[Box Backup-dev] COMMIT r348 - in box/chris/bb-save-state: . bin/bbackupd lib/common lib/server

Ben Summers boxbackup-dev@fluffy.co.uk
Mon, 30 Jan 2006 13:22:01 +0000


On 30 Jan 2006, at 13:05, Martin Ebourne wrote:

> Ben Summers <ben@fluffy.co.uk> wrote:
>> I'm probably being too picky here. I wonder what Martin thinks.
>
> You asked for my opinion so - uh oh! - you get it!

You are very obliging.

>
> No, I don't think you're being too picky, it's just unfortunate  
> this has landed on Chris as the only person managing to spend time  
> on it at the moment.

Yes, time is always an issue. I am very busy right now, so am trying  
to just review stuff and then spend a few hours packaging and testing  
a release candidate when all the changes are in.

>
>>> svn diff -r 336:349 http://bbdev.fluffy.co.uk/svn/box/chris/bb- 
>>> save- state
>
> I reviewed 336:350 to catch the new changes.
>
>> I would have removed the operator overloading from Archive, and   
>> personally would have just required that classes derived from  
>> Archive  only provide Read(void*,int length) and Write(void*,int  
>> length)  functions, rather than doing absolutely everything, and  
>> made base  class Get and Put inline functions which call those.
>
> I like your second plan rather than this one.

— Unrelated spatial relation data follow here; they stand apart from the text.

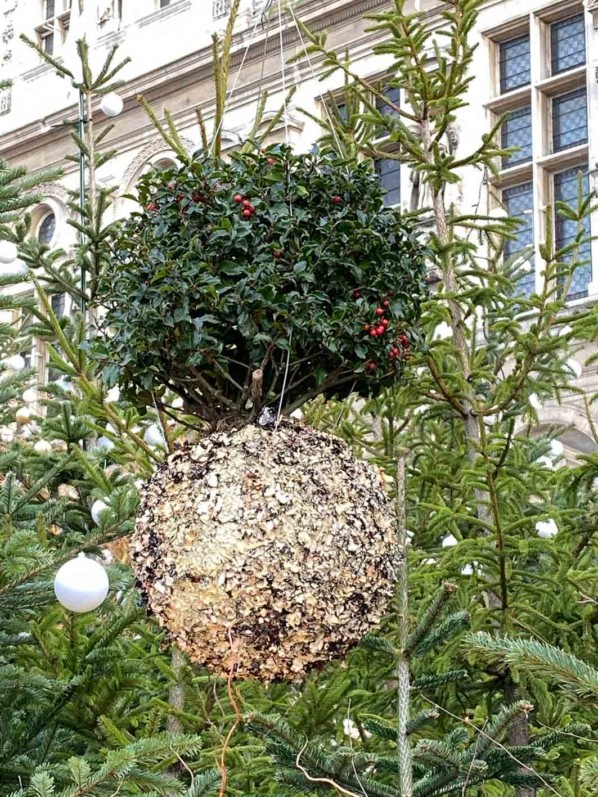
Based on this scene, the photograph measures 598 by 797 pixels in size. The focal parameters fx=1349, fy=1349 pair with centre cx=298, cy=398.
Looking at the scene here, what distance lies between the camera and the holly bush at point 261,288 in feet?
9.91

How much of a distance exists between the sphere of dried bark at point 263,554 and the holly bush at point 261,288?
0.20 m

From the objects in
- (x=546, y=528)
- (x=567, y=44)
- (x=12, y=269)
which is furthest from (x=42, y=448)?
(x=567, y=44)

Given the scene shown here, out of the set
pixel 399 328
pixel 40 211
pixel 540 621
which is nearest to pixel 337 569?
pixel 399 328

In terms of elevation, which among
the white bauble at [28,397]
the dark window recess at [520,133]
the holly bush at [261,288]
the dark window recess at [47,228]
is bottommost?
the white bauble at [28,397]

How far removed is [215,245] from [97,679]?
1.44 m

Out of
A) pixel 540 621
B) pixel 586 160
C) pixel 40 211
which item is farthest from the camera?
pixel 40 211

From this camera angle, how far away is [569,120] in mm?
12953

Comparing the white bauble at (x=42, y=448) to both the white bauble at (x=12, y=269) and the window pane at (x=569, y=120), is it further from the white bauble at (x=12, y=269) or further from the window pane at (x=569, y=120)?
the window pane at (x=569, y=120)

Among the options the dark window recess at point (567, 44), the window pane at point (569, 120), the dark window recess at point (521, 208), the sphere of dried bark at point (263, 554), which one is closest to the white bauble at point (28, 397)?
the dark window recess at point (521, 208)

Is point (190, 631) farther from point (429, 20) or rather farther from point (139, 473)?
point (429, 20)

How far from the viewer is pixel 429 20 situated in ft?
44.5

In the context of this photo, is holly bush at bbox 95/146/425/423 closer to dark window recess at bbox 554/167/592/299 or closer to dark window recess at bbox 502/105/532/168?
dark window recess at bbox 554/167/592/299

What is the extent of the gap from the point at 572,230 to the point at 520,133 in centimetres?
132

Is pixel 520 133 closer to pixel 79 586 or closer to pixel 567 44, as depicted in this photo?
pixel 567 44
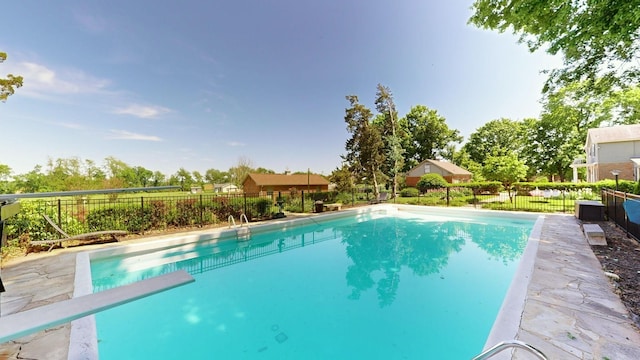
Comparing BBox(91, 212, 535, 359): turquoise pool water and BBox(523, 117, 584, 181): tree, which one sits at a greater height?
BBox(523, 117, 584, 181): tree

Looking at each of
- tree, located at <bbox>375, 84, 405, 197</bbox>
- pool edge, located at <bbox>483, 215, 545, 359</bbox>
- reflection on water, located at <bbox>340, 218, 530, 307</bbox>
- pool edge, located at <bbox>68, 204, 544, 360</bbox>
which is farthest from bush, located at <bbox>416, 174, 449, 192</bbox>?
pool edge, located at <bbox>483, 215, 545, 359</bbox>

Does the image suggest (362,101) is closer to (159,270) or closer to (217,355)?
(159,270)

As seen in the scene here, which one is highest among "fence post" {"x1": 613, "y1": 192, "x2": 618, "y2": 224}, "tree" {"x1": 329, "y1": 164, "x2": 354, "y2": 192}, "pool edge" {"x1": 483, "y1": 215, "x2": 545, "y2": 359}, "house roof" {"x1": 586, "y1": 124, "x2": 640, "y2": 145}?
"house roof" {"x1": 586, "y1": 124, "x2": 640, "y2": 145}

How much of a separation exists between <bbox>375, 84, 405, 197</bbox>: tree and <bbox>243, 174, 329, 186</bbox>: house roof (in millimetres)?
14884

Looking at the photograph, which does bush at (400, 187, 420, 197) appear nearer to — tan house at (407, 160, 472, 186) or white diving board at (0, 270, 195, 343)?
tan house at (407, 160, 472, 186)

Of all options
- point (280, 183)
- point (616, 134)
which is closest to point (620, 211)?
point (616, 134)

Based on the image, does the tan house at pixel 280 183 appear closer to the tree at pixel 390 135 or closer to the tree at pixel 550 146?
the tree at pixel 390 135

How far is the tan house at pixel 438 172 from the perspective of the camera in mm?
29578

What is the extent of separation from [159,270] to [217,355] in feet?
13.0

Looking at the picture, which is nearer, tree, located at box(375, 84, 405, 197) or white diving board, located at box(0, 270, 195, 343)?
white diving board, located at box(0, 270, 195, 343)

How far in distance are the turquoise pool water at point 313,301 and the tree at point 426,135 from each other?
3070 cm

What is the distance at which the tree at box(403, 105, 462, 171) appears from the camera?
122ft

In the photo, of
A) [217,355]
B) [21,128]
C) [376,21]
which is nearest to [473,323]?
Answer: [217,355]

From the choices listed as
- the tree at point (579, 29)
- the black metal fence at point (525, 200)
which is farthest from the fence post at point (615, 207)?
the black metal fence at point (525, 200)
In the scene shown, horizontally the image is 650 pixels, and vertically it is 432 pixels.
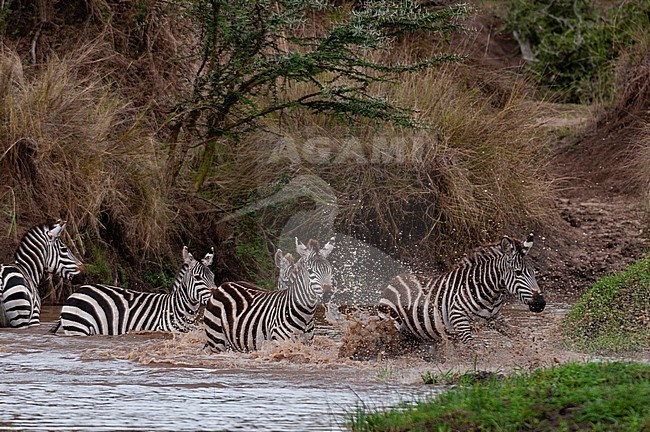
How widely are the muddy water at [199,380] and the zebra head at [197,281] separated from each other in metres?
0.61

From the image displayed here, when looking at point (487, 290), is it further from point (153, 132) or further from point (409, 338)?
point (153, 132)

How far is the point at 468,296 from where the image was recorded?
34.7ft

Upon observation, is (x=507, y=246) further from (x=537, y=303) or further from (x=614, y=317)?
(x=614, y=317)

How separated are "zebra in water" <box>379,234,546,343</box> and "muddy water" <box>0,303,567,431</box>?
1.17 feet

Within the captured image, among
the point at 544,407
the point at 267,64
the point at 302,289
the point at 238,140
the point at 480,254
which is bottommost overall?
the point at 544,407

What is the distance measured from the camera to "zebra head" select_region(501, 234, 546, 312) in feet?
34.7

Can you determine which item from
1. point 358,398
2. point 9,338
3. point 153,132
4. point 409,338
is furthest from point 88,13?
point 358,398

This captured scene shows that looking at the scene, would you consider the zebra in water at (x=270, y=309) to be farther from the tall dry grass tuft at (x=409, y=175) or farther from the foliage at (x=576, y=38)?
the foliage at (x=576, y=38)

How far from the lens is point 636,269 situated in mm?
12023

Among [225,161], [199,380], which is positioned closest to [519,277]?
[199,380]

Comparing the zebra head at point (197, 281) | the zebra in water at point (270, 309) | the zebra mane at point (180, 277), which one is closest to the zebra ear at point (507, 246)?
the zebra in water at point (270, 309)

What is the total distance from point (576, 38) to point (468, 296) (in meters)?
17.7

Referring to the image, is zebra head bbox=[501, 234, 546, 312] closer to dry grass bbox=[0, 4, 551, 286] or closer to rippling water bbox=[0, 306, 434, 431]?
rippling water bbox=[0, 306, 434, 431]

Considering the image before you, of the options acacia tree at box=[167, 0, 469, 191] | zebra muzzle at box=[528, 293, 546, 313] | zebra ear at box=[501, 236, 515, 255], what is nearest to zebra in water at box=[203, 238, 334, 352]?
zebra ear at box=[501, 236, 515, 255]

Seems Chris got the  
> wrong end of the stick on this one. Fortunately it's all good  
> because what he did is closer to your second plan anyway.
>
>> 	-- #include "Archive.h" -> class Archive;  ?
>
> Agreed.
>
>> As I understand it, I just need to adjust the infrastructure  
>> building  to run ./bootstrap, and then include all the new files  
>> from SVN in  the root, along with the generated configure?
>
> Not sure what you mean by root. There's new files in subdirs too. I  
> think you'll do the right thing though.

The top level of the archive. So the stuff at the same level as bin,  
lib and test.

>
>> Onto the code... I wonder if it would be better to just delete  
>> the  Archive class, and rename IOStreamArchive to Archive. I don't  
>> quite  see what this gives us, except added complexity and the  
>> overhead of  virtual function calls, given that you can get all  
>> the flexibility  you need by simply choosing your IOStream  
>> appropriately. Then Archive  becomes a very simple class, calls to  
>> which compile down to calls to  the underlying IOStream object.
>
> I agree completely. The abstraction for Archive is at the wrong  
> level anyway. Thinking about possible alternatives you might want  
> to slot in here and an obvious one that springs to mind is a  
> database store(*). Using the current Archive interface you couldn't  
> do that. Really the Archive interface is an IO interface and as  
> such should just be replaced with an IO stream.
>
> It's further confused by the Box IOStream implementation. Although  
> it's called an IOStream, when compared to standard C++ streams it's  
> really a streambuf. Protocol is more like the C++ iostream.

:-) I called them IOStreams as they're streams of data, which go in  
an out. They don't intepret them, they just deal with the bytes. Then  
other stuff does things with the bytes.

>
> Long term I think there'd be mileage in refactoring Archive and  
> Protocol to remove duplication, but that's way too much work at the  
> moment.

Agreed.


[snip]

>
>> OTOH, perhaps we should just merge it and get on with things?
>
> I think it would be great if Chris can make the fixes you suggest  
> since at this stage they shouldn't be too tricky. On the other hand  
> if he's had enough already then they aren't his changes and we  
> should be thankful for the work he's already put in. :)
>
> In terms of changes still not in trunk, I don't think the type  
> changes have been merged yet. I think Chris did fix some/all of  
> them following review comments though. Have we a new diff to review  
> for that one before merge?

I think that's in, in the end it was only about 10 lines changed. Or  
perhaps I'm getting confused. We do need a way to track this, I'm  
sure the wiki could help. Or I could install Trac on the SVN server.

>
> And are some windows changes still pending?

I don't think so, unless anyone wants to fix Charles' list of Win32  
issues before the release candidate.

>
> (*) Sometime in the future it might make sense to replace this  
> custom state file and the whole of Berkeley DB hell with sqlite,  
> which I think would be much more manageable and give us added  
> flexibility for new features (maybe inotify).

Yes, maybe my database interface will be of some use after all,  
although you do know my views on dependencies. Once we've got 0.10,  
we can list all the stuff we want to do in the next version.